LAVENDER.--The climate of England appears to be better adapted
for the perfect development of this fine old favorite perfume than any
other on the globe. "The ancients," says Burnett, "employed the flowers
and the leaves to aromatize their baths, and to give a sweet scent to
water in which they washed; hence the generic name of the plant,
_Lavandula_."

Lavender is grown to an enormous extent at Mitcham, in Surrey, which is
the seat of its production, in a commercial point of view. Very large
quantities are also grown in France, but the fine odor of the British
produce realizes in the market four times the price of that of
Continental growth.
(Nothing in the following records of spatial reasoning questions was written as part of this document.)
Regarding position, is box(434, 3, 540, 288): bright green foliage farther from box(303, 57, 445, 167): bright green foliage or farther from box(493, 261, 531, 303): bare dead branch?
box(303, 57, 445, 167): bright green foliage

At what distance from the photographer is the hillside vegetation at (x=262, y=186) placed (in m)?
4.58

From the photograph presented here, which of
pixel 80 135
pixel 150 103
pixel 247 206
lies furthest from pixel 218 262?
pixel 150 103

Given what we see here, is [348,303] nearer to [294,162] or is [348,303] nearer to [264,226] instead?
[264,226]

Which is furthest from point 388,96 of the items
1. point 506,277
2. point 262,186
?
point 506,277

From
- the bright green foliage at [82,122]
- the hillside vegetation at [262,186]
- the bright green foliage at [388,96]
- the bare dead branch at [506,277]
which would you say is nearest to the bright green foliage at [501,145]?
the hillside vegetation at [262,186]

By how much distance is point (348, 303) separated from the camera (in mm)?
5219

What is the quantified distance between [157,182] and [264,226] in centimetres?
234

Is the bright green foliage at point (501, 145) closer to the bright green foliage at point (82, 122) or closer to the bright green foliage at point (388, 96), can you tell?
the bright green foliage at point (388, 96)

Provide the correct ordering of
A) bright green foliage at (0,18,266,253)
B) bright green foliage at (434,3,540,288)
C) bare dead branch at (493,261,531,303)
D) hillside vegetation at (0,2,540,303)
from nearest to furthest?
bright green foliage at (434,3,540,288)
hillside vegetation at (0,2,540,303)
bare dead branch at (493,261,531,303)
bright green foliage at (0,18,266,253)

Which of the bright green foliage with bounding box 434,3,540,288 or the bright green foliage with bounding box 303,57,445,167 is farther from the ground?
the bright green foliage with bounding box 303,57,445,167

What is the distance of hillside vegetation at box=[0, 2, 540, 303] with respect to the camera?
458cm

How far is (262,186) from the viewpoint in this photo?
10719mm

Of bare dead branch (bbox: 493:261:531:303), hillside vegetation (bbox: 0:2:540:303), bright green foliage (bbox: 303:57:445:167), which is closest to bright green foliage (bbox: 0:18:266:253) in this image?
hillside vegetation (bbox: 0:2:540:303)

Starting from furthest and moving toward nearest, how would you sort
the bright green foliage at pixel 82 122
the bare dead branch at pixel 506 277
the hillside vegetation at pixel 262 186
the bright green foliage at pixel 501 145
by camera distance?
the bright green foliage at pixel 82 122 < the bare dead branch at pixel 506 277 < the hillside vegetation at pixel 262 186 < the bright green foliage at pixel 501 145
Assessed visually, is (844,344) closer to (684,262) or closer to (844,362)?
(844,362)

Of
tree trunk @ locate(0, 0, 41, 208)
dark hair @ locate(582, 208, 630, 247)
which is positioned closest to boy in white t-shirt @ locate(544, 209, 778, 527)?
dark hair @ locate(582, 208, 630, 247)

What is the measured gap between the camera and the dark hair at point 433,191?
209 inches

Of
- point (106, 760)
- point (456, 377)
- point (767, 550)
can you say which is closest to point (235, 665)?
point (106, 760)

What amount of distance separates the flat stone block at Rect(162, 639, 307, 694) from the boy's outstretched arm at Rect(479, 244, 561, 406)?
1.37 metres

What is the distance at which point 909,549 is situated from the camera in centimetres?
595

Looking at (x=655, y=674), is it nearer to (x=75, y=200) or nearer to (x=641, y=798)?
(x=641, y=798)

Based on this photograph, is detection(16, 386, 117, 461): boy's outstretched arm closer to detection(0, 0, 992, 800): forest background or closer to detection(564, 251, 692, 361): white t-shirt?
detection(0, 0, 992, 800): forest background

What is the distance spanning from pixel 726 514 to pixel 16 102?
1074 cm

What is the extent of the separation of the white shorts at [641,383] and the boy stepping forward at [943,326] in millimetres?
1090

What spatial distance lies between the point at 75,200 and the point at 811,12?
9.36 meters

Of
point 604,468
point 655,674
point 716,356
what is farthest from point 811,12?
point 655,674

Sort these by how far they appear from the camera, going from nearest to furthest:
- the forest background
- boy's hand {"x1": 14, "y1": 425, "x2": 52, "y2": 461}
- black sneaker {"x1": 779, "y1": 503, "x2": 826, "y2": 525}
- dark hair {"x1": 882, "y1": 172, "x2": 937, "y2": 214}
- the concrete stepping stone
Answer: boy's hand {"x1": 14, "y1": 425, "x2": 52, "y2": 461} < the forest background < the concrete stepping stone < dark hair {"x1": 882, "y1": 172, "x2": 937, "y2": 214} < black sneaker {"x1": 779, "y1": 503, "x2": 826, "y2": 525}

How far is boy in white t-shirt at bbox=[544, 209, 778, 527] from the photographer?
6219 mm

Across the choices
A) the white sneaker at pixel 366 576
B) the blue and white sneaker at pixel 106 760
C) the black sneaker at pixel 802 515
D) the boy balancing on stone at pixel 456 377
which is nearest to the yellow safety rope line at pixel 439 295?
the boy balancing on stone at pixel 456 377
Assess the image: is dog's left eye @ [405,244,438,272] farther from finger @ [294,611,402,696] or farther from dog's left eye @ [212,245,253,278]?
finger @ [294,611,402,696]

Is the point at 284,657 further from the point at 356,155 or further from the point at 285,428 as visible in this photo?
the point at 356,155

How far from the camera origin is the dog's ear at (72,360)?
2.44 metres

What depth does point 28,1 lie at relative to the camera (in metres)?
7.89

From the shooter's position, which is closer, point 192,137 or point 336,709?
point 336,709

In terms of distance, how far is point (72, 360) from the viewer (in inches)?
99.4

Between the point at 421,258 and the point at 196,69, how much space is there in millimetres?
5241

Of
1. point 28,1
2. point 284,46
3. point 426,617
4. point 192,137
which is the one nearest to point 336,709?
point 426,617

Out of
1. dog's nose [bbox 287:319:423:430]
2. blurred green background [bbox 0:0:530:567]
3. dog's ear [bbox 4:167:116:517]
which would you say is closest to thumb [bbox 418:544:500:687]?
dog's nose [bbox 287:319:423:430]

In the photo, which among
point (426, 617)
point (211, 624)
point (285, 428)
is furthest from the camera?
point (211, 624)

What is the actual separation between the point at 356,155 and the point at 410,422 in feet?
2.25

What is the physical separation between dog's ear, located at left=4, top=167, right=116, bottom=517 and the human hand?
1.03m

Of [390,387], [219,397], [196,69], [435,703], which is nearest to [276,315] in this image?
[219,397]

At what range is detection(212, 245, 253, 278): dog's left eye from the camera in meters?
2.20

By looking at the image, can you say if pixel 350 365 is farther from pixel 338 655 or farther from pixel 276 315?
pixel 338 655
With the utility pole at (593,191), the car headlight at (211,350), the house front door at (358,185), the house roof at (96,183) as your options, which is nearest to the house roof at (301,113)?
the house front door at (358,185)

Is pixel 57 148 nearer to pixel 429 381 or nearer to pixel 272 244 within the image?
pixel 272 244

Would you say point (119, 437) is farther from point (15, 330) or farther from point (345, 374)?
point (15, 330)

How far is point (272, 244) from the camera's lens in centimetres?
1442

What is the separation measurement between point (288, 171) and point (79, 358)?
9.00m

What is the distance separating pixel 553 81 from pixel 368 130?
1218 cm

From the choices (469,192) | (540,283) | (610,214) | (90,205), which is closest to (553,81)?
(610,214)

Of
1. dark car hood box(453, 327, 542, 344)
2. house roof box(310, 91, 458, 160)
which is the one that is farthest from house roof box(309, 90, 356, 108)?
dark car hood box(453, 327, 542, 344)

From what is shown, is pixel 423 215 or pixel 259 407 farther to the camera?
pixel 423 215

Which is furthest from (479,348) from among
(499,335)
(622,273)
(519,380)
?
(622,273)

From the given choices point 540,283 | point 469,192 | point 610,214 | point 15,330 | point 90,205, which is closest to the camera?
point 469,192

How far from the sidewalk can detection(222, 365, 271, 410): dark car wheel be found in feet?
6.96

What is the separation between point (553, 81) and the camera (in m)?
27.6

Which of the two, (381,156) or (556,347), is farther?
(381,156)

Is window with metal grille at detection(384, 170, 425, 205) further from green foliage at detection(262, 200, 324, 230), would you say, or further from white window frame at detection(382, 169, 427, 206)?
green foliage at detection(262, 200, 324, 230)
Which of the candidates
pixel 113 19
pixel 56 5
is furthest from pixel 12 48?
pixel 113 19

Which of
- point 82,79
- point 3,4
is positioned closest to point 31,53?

Burnett says that the oil of _Lavandula spica_ is
more pleasant than that derived from the other species, but this
statement must not mislead the purchaser to buy the French spike
lavender, as it is not worth a tenth of that derived from the _Lavandulæ
veræ_. Half-a-hundred weight of good lavender flowers yield, by
distillation, from 14 to 16 oz. of essential oil.

All the inferior descriptions of oil of lavender are used for perfuming
soaps and greases; but the best, that obtained from the Mitcham
lavender, is entirely used in the manufacture of what is called lavender
water, but which, more properly, should be called essence or extract of
lavender, to be in keeping with the nomenclature of other essences
prepared with spirit.

The number of formulæ published for making a liquid perfume of lavender
is almost endless, but the whole of them may be resolved into essence of
lavender, simple; essence of lavender, compound; and lavender water.